Contrastive Pre-training of Visual-Language Models
Fully leveraging supervision signals in contrastive perspectives
Contrastive pre-training has been widely applied in deep learning. One reason for this is that contrastive pre-training can improve the efficiency of labeled data. During unsupervised contrastive pre-training, the unlabeled images are clustered in the latent space, forming fairly good decision boundaries between different classes. Based on this clustering, the subsequent supervised fine-tuning will achieve better performance than random initialization.
Visual-Language Models
Visual-Language models started to catch the attention since the emergence of CLIP, mainly due to the excellent capacity in zero-shot learning.
CLIP involves two encoders: image encoder and text encoder. During learning, the input is image-text pairs, such as images and their captions. As shown above, during training, the images and captions in a mini-batch are transformed to vectors of the same length by their corresponding encoders, respectively. After normalization, the image vectors are pulled closer to their corresponding text vectors, and pushed apart from the other text vectors.
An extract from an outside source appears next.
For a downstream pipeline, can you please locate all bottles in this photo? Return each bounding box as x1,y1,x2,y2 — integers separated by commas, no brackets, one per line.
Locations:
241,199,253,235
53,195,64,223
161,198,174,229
So are the text vectors.
Models trained with multimodal data like this can produce more robust features than trained with unimodal data. Many computer vision researchers leverage the pre-trained image encoder in CLIP for fine-tuning the downstream vision tasks, achieving better performances than pre-trained with only (unimodal) images.
Training CLIP is difficult as the model is very data-consuming. The authors used 400M image-text pairs collected from the internet to train the model. The dataset is collected by first constructing an allow-list of high-frequency visual concepts from Wikipedia and then curated. However, making such a large scale dataset is costly and will hinder the scaling of training in both dataset and model capacity perspectives.

A follow-up work called ALIGN used 1B noisy image-text pairs to train an architecture similar to CLIP. The dataset is not curated or cleaned, and follows the natural distribution of raw image-text data. Thanks to its large size (2.5x more than the dataset used for training CLIP), it could make up the noise and achieved state-of-the-art performances on various downstream tasks.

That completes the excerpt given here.